**Excerpted text**
It's going to be cold--45 degrees--on Saturday morning, but my Tri-C women's studies students and I will be in front of City Hall from 9-11 a.m. We're making signs, gathering written messages from anyone who shows up, which we will deliver to the Mayor next week. I watched Channel 19 news last week and in one of their reports on Bradley Crocket's murder, Mayor Jackson told a reporter that his office only received two calls on the gender/racial implications of this and other cases. He'll be hearing from more of us very soon...

Monday, April 5, 2010

Sleeping with Obama

I've been having lots of vivid dreams lately. Last night's installment of these lucid narratives involved my having an affair with President Obama. This dream was notable for a couple of reasons. On the most base, superficial level because for the first time in my life we have a president who is both attractive enough and smart enough for me to even imagine such a physical engagement. In a deeper sense, however, it gave me a window into the power dynamic inherent in any sexual relationship, especially (I can only imagine) one with an elected official.

**Task set**
**1.** List every person the blog text mentions by name.
**2.** Please extract the stretch of the blog text from "It's going to" through "us very soon...", keeping every word as it appears.

**Dataset excerpt**
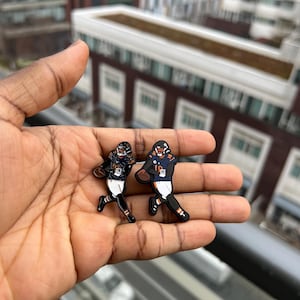 Könnte beinhalten: Zwei Emaille-Pins mit Chicago Bears Footballspielern in Action-Posen. Die Pins sind schwarz, orange und blau mit weißen Akzenten. Die Pins werden in einer Hand gehalten.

**Results for the exercise**
**1.** Bradley Crocket, Mayor Jackson, President Obama

**2.**
It's going to be cold--45 degrees--on Saturday morning, but my Tri-C women's studies students and I will be in front of City Hall from 9-11 a.m. We're making signs, gathering written messages from anyone who shows up, which we will deliver to the Mayor next week. I watched Channel 19 news last week and in one of their reports on Bradley Crocket's murder, Mayor Jackson told a reporter that his office only received two calls on the gender/racial implications of this and other cases. He'll be hearing from more of us very soon...